Maestro Nguyen Van Chieu: storia, carriera e contributo al Vovinam
Il Gran Maestro Nguyen Van Chieu è stato una figura fondamentale per il reinserimento delle arti marziali in Vietnam dopo la guerra. In quel periodo, infatti, la pratica delle arti marziali era stata vietata.
Grazie alle forti pressioni esercitate dal Maestro, il divieto è stato progressivamente rimosso. Dopo circa tre anni, la pratica è stata nuovamente autorizzata, permettendo al Vovinam di tornare a svilupparsi nel Paese.
Il ruolo nel rilancio delle arti marziali in Vietnam
Un contributo decisivo è stato dato dal Maestro Nguyen Van Chieu nella riapertura delle attività marziali. Il suo impegno è stato riconosciuto come determinante per il ritorno alla normalità sportiva.
Anche dopo il pensionamento, diverse responsabilità nel settore sportivo gli sono state affidate. In particolare, la gestione di vari centri sportivi a Ho Chi Minh City gli è stata assegnata per favorire lo sviluppo del Vovinam.
Grado e riconoscimenti ufficiali
Il grado di HONG DAI NGU CAP (9° Dang) è stato ufficialmente riconosciuto al Maestro Nguyen Van Chieu sia a livello nazionale che internazionale.
Il passaggio è stato conferito nel maggio 2010 dal Gran Maestro Le Sang, insieme ad altri maestri di alto livello. Questo riconoscimento ha consolidato ulteriormente la sua autorità nel mondo del Vovinam.
Il legame con il Vovinam in Italia
Nel 1998, il Maestro Nguyen Van Chieu ha incaricato il Maestro Michele Garofalo (responsabile per l’Italia di allora) di sviluppare il Vovinam in Italia.
Allo stesso tempo, l’Unione Vovinam VVD Italia (nome della associazione precedente) è stata riconosciuta come ente ufficiale per la diffusione della disciplina sul territorio italiano, per conto della federazione vietnamita e del governo del Vietnam.
Da quel momento, il Maestro Nguyen Van Chieu è diventato una figura di riferimento fondamentale per il Vovinam in Italia.
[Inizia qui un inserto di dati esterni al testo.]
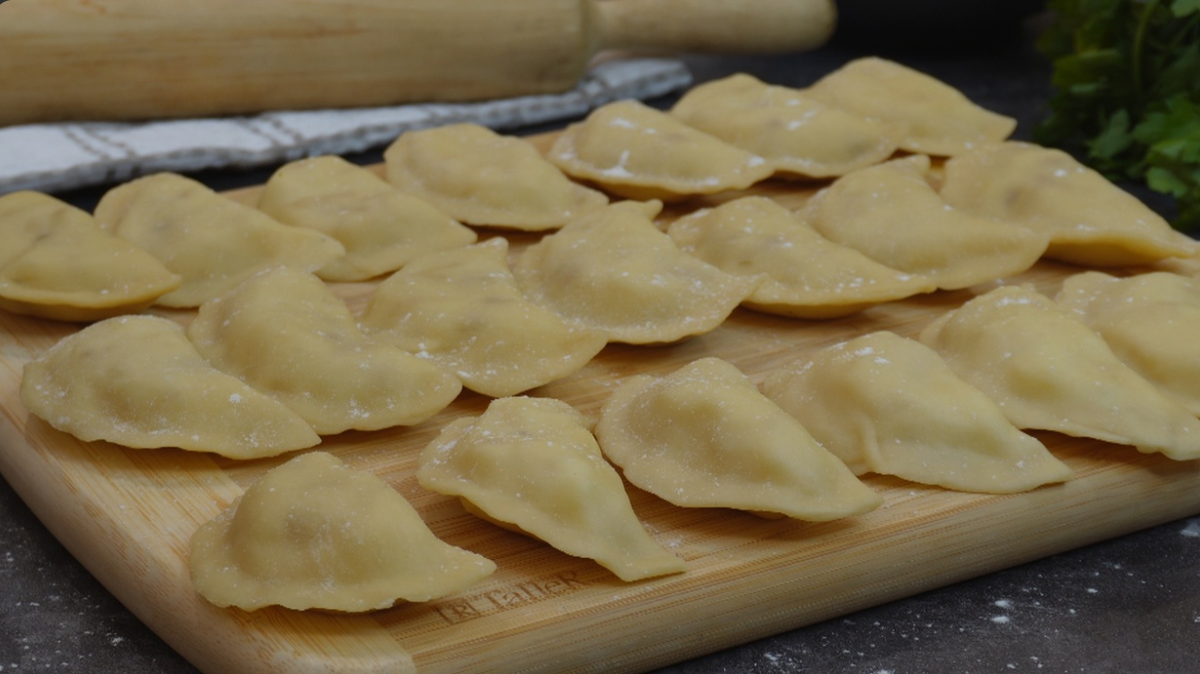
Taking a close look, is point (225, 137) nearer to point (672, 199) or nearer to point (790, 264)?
point (672, 199)

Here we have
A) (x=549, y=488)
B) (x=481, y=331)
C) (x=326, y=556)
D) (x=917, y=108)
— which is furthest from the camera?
(x=917, y=108)

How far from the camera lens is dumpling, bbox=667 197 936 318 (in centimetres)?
221

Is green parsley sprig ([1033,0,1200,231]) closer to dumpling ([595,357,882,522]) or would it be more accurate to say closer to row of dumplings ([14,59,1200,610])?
row of dumplings ([14,59,1200,610])

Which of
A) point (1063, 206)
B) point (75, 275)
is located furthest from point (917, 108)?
point (75, 275)

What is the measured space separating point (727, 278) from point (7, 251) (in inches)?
45.3

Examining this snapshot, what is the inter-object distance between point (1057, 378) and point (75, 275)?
1469 mm

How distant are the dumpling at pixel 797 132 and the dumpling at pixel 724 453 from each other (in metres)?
1.00

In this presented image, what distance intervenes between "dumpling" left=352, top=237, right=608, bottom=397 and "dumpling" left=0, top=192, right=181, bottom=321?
36cm

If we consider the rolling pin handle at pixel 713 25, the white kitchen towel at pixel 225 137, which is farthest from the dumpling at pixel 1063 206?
the white kitchen towel at pixel 225 137

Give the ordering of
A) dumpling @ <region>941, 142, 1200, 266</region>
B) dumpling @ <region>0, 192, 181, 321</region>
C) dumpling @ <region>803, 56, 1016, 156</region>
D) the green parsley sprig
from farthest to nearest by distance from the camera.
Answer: dumpling @ <region>803, 56, 1016, 156</region> < the green parsley sprig < dumpling @ <region>941, 142, 1200, 266</region> < dumpling @ <region>0, 192, 181, 321</region>

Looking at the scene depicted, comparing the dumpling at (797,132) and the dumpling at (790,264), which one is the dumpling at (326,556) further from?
the dumpling at (797,132)

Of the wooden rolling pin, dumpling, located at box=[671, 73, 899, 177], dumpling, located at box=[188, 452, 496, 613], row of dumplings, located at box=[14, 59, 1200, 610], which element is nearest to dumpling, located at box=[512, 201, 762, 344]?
row of dumplings, located at box=[14, 59, 1200, 610]

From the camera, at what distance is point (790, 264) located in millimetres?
2268

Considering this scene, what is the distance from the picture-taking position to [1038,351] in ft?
6.36
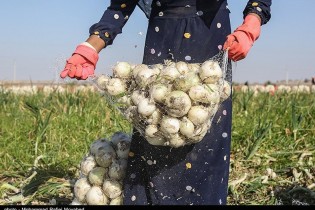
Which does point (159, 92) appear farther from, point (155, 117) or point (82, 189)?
point (82, 189)

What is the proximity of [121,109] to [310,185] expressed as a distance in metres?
1.51

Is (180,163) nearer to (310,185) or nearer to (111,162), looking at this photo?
(111,162)

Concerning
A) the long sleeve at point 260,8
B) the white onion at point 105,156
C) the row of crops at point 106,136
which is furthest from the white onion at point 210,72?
the row of crops at point 106,136

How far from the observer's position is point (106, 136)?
151 inches

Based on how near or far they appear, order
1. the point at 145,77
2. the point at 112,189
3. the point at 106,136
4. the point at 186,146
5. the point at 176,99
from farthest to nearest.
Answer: the point at 106,136 < the point at 112,189 < the point at 186,146 < the point at 145,77 < the point at 176,99

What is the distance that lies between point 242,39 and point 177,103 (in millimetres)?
353

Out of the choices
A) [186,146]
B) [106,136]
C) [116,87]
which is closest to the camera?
[116,87]

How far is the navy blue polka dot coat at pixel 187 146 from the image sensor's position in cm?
205

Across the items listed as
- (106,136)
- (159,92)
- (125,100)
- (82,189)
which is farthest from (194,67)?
(106,136)

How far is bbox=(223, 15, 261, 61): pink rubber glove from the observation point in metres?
1.89

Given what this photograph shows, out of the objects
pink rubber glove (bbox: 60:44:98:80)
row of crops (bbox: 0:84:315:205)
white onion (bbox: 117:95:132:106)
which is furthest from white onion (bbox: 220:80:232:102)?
row of crops (bbox: 0:84:315:205)

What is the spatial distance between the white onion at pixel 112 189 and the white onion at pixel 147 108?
52 centimetres

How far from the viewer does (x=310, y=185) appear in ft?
9.95

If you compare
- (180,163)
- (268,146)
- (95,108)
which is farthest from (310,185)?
(95,108)
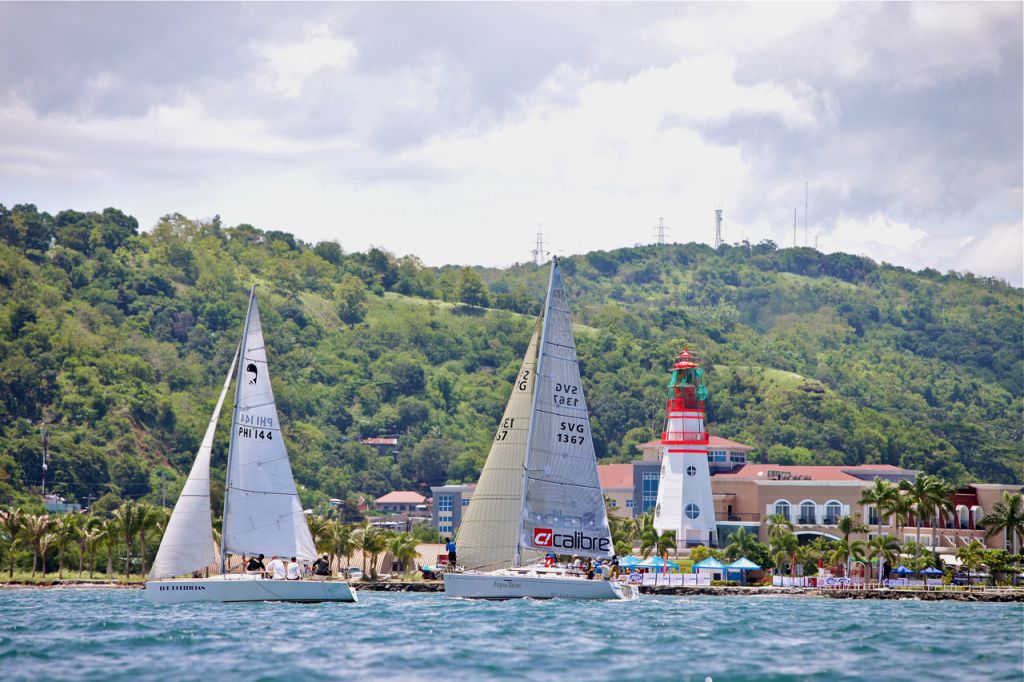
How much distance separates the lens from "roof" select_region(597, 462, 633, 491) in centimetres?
12862

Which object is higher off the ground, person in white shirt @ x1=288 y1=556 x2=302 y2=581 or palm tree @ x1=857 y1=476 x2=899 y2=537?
A: palm tree @ x1=857 y1=476 x2=899 y2=537

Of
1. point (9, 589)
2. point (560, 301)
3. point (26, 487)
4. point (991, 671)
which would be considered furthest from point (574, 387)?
point (26, 487)

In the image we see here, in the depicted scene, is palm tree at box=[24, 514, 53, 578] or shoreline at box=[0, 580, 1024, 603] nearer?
Result: shoreline at box=[0, 580, 1024, 603]

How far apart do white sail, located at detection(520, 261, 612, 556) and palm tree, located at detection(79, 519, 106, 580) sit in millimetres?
45837

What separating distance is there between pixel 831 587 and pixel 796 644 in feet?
135

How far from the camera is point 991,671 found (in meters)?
33.6

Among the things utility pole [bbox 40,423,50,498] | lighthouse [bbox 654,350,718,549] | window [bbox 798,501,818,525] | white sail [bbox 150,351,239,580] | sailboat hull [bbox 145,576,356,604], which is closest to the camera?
sailboat hull [bbox 145,576,356,604]

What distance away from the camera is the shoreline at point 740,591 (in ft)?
236

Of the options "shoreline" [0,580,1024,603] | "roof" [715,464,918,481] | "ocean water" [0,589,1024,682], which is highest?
"roof" [715,464,918,481]

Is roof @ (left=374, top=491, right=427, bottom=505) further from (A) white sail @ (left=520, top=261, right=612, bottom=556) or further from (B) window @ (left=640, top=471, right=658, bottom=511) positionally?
(A) white sail @ (left=520, top=261, right=612, bottom=556)

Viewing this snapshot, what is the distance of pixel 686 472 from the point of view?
94.2 metres

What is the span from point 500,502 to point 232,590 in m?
10.3

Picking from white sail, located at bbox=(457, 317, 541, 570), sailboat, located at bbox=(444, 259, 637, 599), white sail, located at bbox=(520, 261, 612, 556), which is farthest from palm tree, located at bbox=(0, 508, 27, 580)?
white sail, located at bbox=(520, 261, 612, 556)

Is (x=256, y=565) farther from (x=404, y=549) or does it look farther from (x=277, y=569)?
(x=404, y=549)
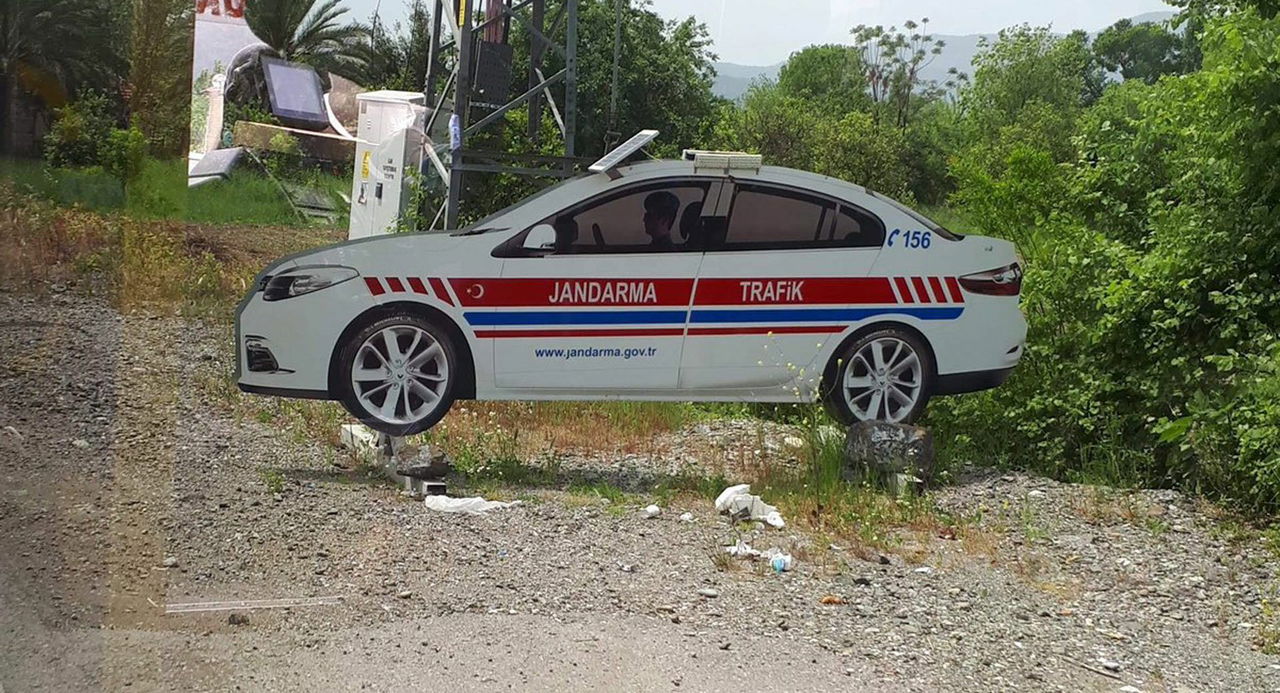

Il suo ruolo è stato riconosciuto come centrale nello sviluppo della disciplina nel nostro Paese.
Negli anni successivi, numerosi praticanti italiani hanno continuato a recarsi in Vietnam per allenarsi sotto la sua guida. Allo stesso tempo, il Maestro è stato più volte invitato in Italia per tenere allenamenti, stage ed esami.
Un legame solido e duraturo è stato costruito nel tempo. Per questo motivo, il Gran Maestro Nguyen Van Chieu può essere considerato il vero padrino della nostra associazione.
Il suo sostegno è stato costante e determinante. Grazie al suo contributo, la crescita del Vovinam in Italia è stata resa possibile. Ancora oggi, il suo operato viene ricordato con profonda gratitudine.
Nomina a Capo Scuola del Vovinam
Nel settembre 2015, il Gran Maestro Nguyen Van Chieu è stato insignito della Cintura Bianca (Bach Dai), simbolo del ruolo di Capo Scuola del Vovinam.
Questa decisione era già stata indicata dal Gran Maestro Le Sang nel 2010 ed è stata ufficialmente approvata dall’intero Consiglio dei Maestri.
Una cintura differente rispetto a quella del suo predecessore è stata adottata. I tre colori simbolici del Vovinam sono stati mantenuti, ma disposti in modo diverso, con il simbolo Am/Duong alle estremità, a rappresentare i principi fondamentali della disciplina.
La scomparsa
Il 4 febbraio 2020 (primo giorno del primo mese dell’anno del Topo – Canh Ty), il Maestro Nguyen Van Chieu è venuto a mancare.
La sua eredità continua ancora oggi attraverso il Vovinam, i suoi allievi e le scuole diffuse in tutto il mondo.